Cold Snap
Nicolas Cage in competent movie shock! I’ll let you digest that while we discuss this sombre, no frills thriller depicting the events surrounding the better late than never apprehension of upstanding Anchoragite Robert Hansen, a man who had the distinction of being one of the most prolific serial killers in a nation known for the work ethic of its serial killers.
Between 1971 and ‘83 Hansen, whom you’ll be relieved to learn is played here by John Cusack, with Cage confined to a fictionalised version of the Sergeant charged with proving the case against him, killed at least 17 women, perhaps as many as 30, keeping them captive in his home for up to a week while his wife and family were out of town (which they were a lot on this evidence), raping and torturing them before flying them out to a remote part of Alaska, the eponymous territory, where they were shot and buried. Given the brutality and notoriety of the crimes you’d be inclined to wonder if Cusack was the best choice to inhabit such a role but anyone’s who seen The Paperboy will know the actor’s malevolent credentials which despite the film’s limited exploration of character, can be felt here in just a very few scenes.

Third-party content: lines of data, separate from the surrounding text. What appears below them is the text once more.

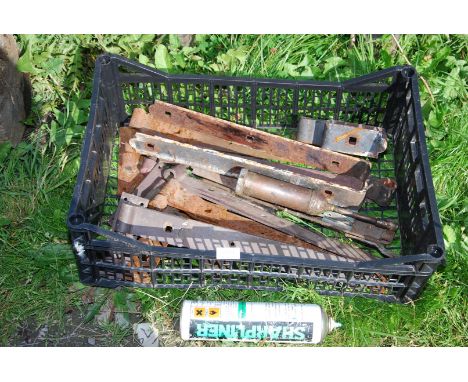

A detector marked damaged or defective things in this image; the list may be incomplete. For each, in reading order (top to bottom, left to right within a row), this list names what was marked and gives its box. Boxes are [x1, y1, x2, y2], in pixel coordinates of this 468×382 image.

rusty metal bracket [130, 132, 368, 209]
rusty metal bracket [130, 100, 372, 180]
rusty metal bracket [296, 117, 388, 157]
rusty metal bracket [112, 197, 362, 262]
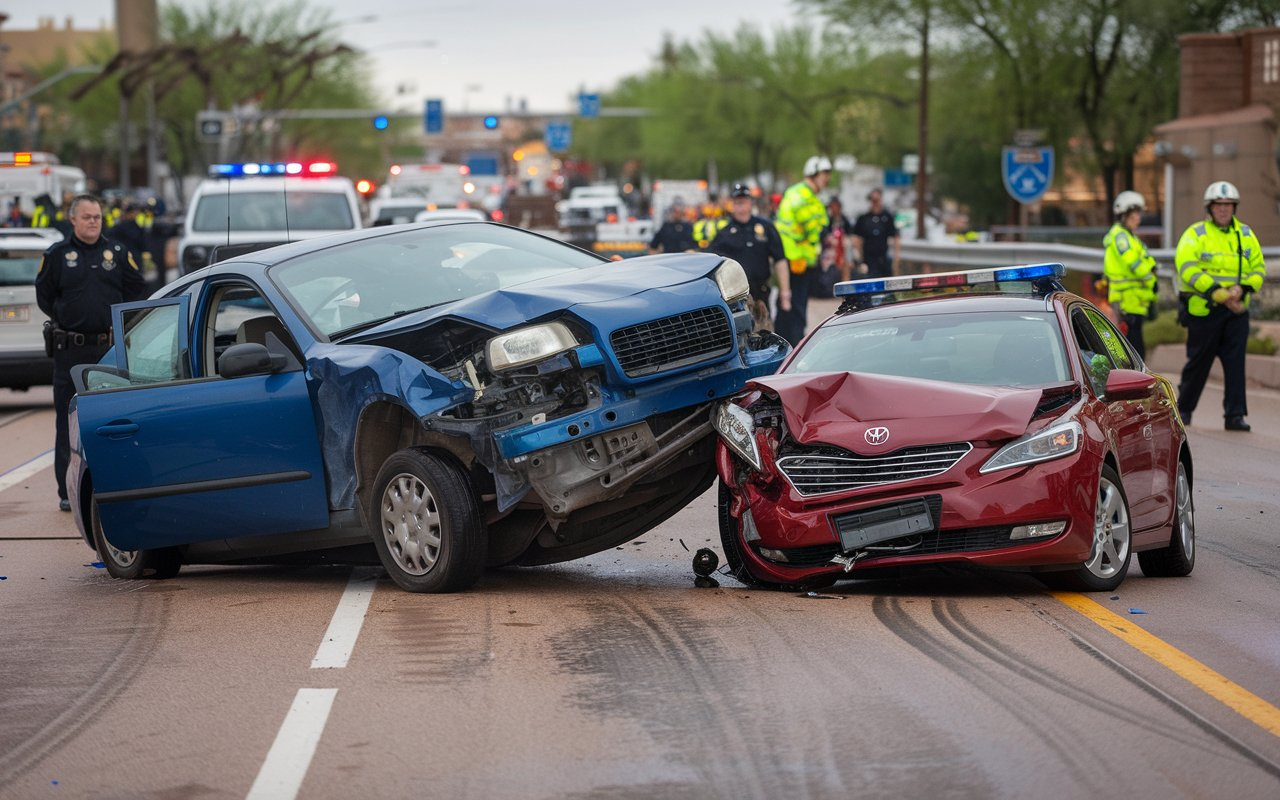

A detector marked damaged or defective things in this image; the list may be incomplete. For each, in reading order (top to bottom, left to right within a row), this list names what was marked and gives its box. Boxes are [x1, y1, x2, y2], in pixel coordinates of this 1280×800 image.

crumpled blue hood [358, 252, 732, 332]
crumpled red hood [747, 371, 1044, 453]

If the film’s somewhat cautious approach to dramatising events, with not a great deal of time nor passion spent developing characters, limits its scope and hampers Cusack, whose attempt at betraying the banality of evil occasionally flirts with banality, it’s a boon for Cage whose serious and understated performance, though strictly utilitarian, does nothing to trivalise the material. Would a character actor have added depth to the fictional ‘tech’s back-story and the toll the case takes on his family? You bet, but broad strokes serve to paint the picture nonetheless.
Writer and director Scott Walker (no, not that one), dedicates his film to Hansen’s victims. One can only speculate as to whether they’d have wanted a better game of cat and mouse; this one doesn’t always hang together as well as it might; but they’d undoubtedly be satisfied with the film’s lack of sensationalism and the presence given to Vanessa Hudgens as Cindy Paulson, the one that got away, who transcends mere victim status to become an important part of the story with a share of screen time to match.
Often the film has an inappropriate relationship with cliché – Cage is a few weeks shy of retirement, a ball busting DA threatens to bust his balls if the evidence isn’t immediately forthcoming (why are senior police officers always so intent on hampering the progress of investigations?) and a shot of Poulson watching TV cuts to an old cartoon, which may be the only thing on in movieland, but the investigation is absorbing, the details uncomfortable and the photography washed out, in keeping with the bleak environs.
The parallel story of investigating officer and killer could have been invested with greater tension had the characters been fleshed out and the case’s long history given greater prominence (see Alan Cubitt’s TV serial The Fall for the former and David Fincher’s Zodiac for the latter) but The Frozen Ground manages to remain compelling, despite these shortcomings, thanks to its sober take on some truly extraordinary events.